A pesar de ser el XX un siglo de la paz, según afirmación de Manuel Caballero, el 04F de 1992 un personajillo con rango de Teniente-coronel logró romperla. Fue derrotado pero dotó de armamento al malandraje. Desde el gobierno diseminó poder de fuego entre todo retoño de la Corte de los Milagros. Construyó guaridas donde moran quienes asesinan por un reloj, por un celular o porque no le gustó como quedó el arreglo del pantalón.

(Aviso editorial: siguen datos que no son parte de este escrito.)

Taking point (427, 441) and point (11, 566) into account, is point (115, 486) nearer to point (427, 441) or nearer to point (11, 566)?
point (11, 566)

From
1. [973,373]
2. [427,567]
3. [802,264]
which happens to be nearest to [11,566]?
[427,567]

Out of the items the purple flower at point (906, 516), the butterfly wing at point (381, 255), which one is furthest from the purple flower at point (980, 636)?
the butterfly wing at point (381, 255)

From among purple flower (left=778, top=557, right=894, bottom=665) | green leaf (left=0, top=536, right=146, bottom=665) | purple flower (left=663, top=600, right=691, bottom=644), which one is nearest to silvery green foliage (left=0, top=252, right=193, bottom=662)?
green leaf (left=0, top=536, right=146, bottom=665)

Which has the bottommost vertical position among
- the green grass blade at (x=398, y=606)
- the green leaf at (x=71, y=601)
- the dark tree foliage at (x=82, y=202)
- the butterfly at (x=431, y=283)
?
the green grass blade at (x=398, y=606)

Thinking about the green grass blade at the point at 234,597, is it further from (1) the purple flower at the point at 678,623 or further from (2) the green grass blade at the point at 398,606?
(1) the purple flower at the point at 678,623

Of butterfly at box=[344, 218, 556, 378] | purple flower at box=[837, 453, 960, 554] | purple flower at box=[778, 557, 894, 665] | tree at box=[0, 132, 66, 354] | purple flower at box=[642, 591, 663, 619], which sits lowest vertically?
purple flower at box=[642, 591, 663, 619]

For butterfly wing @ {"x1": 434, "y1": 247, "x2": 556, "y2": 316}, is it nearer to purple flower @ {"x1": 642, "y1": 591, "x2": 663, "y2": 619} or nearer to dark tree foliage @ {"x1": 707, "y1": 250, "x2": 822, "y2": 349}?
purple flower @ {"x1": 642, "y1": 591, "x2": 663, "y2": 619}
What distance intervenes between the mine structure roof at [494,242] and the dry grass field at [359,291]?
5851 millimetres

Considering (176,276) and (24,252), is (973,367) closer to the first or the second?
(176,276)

También vino la trampa del golpe militar ¿concertado?  y el falso vacío de poder de abril de 2002; el paro nacional con significación en la industria petrolera, la represión contra cívicas protestas con saldo de heridos, lisiados y muertos; el apartheid emparentado con genocidio de las listas de Tascón y Maisanta, acompañadas de inescrupulosos manejos del sistema de votación por parte del Poder Electoral.

Desde entonces la Nación transita escabrosa ruta. La sociedad enfrenta la arremetida comunista de un gobernante que, con posesionarse, legalizó el asalto a mano armada justificándolo con el hambre que pudieren estar pasando los hijos del delincuente.

El odio predicado nos desangra. Se ensaña contra la población joven, regodeándose entre quienes habitan en los sectores que en él depositaron su esperanza de redención. De allí que, cuando la opacidad que oculta la magnitud de los acontecimientos que nos conmocionan, más allá del asalto a las arcas del Estado, no ha de sorprendernos la condenatoria que caerá sobre los responsables y cómplices de la tragedia nacional que nos acongoja.

Porque si bien los principios democráticos informan e inspiran en el ciudadano la necesidad de reconciliación, rechazan la impunidad.